* DIRECTIONS *
How many lines in the listing below contain the word "this"? Give only the number.

---------- DATA TO USE ----------

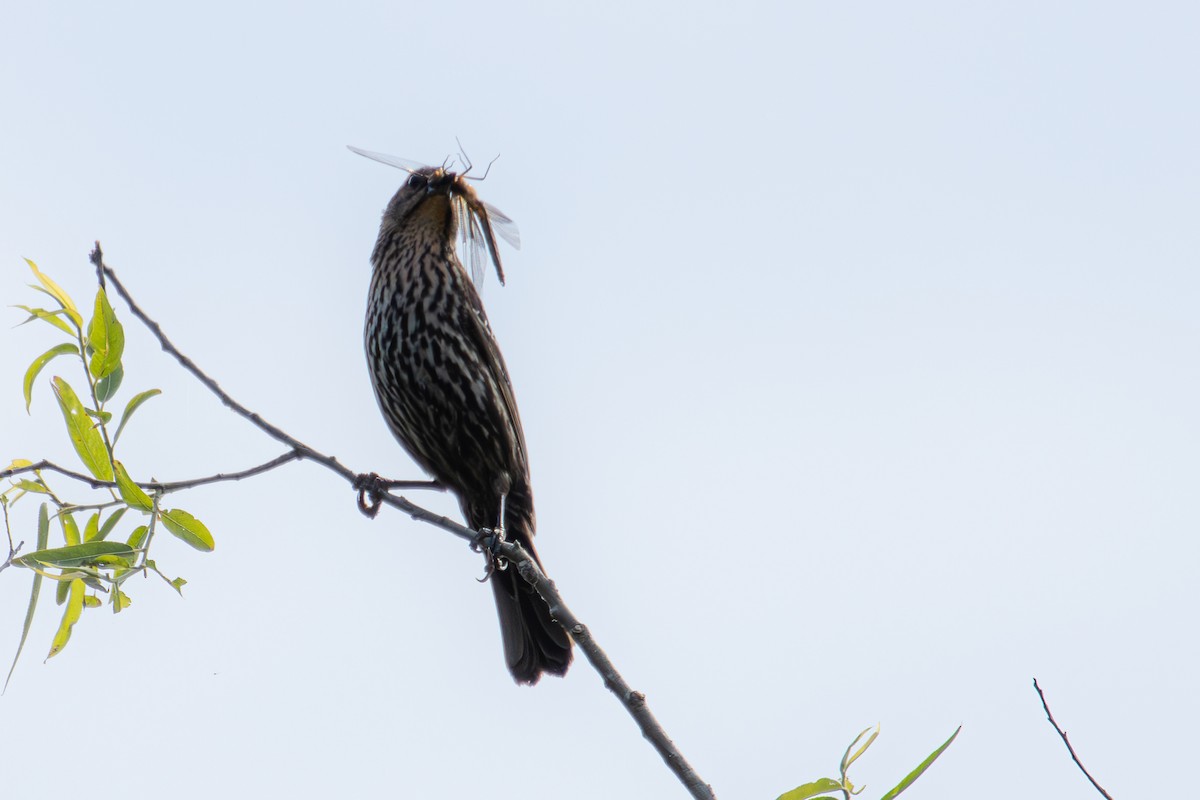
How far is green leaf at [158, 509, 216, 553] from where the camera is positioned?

----------
---------- DATA TO USE ----------

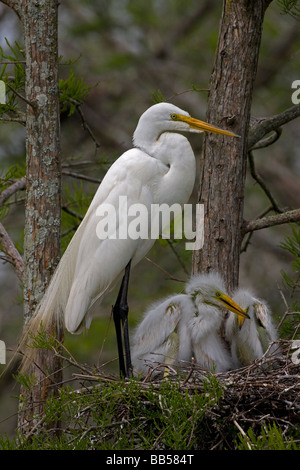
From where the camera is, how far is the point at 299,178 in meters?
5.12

----------
---------- DATA TO USE ----------

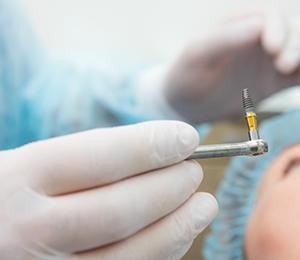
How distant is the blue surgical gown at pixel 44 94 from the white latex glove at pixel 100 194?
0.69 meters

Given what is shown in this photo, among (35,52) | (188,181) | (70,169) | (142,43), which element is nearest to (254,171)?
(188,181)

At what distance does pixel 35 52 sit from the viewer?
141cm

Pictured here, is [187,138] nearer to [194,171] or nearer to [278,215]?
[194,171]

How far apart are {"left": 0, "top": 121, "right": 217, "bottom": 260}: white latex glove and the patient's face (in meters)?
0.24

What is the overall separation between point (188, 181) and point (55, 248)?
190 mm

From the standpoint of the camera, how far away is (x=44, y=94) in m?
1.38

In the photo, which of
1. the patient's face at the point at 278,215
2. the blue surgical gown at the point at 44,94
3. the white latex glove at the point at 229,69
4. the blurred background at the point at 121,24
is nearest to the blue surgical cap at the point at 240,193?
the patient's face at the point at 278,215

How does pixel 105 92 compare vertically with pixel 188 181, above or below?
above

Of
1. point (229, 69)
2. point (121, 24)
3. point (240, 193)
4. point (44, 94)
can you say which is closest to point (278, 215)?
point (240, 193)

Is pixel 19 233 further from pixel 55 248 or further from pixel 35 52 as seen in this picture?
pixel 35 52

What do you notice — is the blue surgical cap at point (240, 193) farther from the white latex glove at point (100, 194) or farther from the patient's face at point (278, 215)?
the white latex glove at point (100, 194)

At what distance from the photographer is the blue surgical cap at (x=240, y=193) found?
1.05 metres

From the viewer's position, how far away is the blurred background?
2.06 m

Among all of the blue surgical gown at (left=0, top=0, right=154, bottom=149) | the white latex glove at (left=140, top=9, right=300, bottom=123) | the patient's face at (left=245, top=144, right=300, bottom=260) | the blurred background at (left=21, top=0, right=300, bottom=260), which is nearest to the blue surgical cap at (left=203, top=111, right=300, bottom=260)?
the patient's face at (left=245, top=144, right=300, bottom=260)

----------

* TASK RESPONSE *
2